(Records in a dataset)
++++

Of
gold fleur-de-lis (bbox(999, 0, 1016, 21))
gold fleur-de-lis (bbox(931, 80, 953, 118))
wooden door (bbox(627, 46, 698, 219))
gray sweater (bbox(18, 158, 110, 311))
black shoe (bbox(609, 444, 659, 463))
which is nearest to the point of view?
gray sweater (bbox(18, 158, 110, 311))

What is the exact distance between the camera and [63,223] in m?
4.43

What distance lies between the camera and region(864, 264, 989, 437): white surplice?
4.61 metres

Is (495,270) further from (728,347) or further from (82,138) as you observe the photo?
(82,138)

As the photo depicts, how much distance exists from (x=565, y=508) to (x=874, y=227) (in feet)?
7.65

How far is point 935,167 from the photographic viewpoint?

++++

# DIRECTIVE
Please revise these lines so that each "gold fleur-de-lis" becomes "golden fleur-de-lis", leaving everything else unchanged.

# RESPONSE
Of
golden fleur-de-lis (bbox(999, 0, 1016, 21))
golden fleur-de-lis (bbox(931, 80, 953, 118))
wooden door (bbox(627, 46, 698, 219))
gray sweater (bbox(18, 158, 110, 311))
black shoe (bbox(609, 444, 659, 463))
which is nearest to the point of view?
gray sweater (bbox(18, 158, 110, 311))

What is the exact distance between the camera and [63,223] in m?
4.43

What distance lies between the camera and region(864, 264, 989, 437): white surplice?
4.61 metres

Is (495,270) further from (728,347) or further from (82,138) as you observe the photo?
(82,138)

As the photo depicts, how much distance exists from (x=565, y=508) to (x=874, y=227) (in feet)?
7.65

How far is point 935,167 from the photographic viewpoint?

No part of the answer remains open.